Supplied passage:
=== Section Start ===

Yo, i'm back again and ready for more postin

4/25/2005

IZALGD!

Well last night at church, i figured out that this whole argument between me and Quentin is just pointless and stupid. I mean, we can put each other down as much as we want, but it wont change that fact that he's a liar, and im a mean guy. The whole prolounged fighting thing is for the women, who fight for likr 2 months. Men on the other hand only fight for a few days, and i didnt want this to turn in ro a woman fight. I apologized, realized we are both dumb, and now it's all cool. I'm gonna leave my previous post's up, just for laughs down the road. But hey, just listen to Q-tips lisence plate, Iz al gd! O and Mike, whoever you are, suck it.

=== Section End ===

Assignment:
Repeat the blog post about ending the argument with Quentin word for word, beginning at "Well last night" and stopping after "are, suck it.".

Records:
=== Section Start ===

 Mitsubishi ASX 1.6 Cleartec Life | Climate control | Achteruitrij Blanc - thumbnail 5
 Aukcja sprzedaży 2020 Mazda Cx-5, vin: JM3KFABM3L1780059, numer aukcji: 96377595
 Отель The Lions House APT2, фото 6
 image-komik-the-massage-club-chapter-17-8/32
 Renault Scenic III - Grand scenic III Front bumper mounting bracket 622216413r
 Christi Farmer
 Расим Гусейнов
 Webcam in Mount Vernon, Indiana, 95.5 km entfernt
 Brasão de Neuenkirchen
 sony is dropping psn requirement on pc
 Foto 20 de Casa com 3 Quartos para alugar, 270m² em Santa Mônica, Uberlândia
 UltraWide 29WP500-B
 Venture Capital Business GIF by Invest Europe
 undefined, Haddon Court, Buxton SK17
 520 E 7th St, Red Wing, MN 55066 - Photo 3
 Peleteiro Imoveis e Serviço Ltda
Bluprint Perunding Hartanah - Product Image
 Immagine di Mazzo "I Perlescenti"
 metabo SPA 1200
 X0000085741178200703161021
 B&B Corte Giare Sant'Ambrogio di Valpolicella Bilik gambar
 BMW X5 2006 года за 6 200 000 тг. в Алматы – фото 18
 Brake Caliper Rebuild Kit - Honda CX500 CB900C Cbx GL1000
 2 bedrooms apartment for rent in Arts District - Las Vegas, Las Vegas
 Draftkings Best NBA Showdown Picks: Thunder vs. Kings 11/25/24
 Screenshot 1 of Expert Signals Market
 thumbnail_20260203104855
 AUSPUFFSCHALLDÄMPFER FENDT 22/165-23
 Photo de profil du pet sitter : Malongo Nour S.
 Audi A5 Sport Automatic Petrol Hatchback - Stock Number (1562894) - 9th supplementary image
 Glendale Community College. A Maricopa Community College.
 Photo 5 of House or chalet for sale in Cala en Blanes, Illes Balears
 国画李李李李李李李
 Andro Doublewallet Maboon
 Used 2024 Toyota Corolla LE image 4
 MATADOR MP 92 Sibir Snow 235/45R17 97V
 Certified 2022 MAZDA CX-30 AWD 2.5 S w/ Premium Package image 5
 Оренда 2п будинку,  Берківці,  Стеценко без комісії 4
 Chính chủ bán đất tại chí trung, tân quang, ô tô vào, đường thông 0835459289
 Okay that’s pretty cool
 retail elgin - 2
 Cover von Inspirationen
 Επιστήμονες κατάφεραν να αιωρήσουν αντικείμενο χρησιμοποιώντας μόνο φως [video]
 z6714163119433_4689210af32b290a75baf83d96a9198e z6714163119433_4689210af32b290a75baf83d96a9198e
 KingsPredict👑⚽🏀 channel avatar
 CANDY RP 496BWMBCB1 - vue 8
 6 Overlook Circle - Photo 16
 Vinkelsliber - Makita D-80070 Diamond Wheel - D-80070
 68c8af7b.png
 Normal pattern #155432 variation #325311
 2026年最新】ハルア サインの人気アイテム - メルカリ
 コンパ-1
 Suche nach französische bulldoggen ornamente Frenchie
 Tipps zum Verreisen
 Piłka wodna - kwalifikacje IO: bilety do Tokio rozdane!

=== Section End ===

Solved problem:
Well last night at church, i figured out that this whole argument between me and Quentin is just pointless and stupid. I mean, we can put each other down as much as we want, but it wont change that fact that he's a liar, and im a mean guy. The whole prolounged fighting thing is for the women, who fight for likr 2 months. Men on the other hand only fight for a few days, and i didnt want this to turn in ro a woman fight. I apologized, realized we are both dumb, and now it's all cool. I'm gonna leave my previous post's up, just for laughs down the road. But hey, just listen to Q-tips lisence plate, Iz al gd! O and Mike, whoever you are, suck it.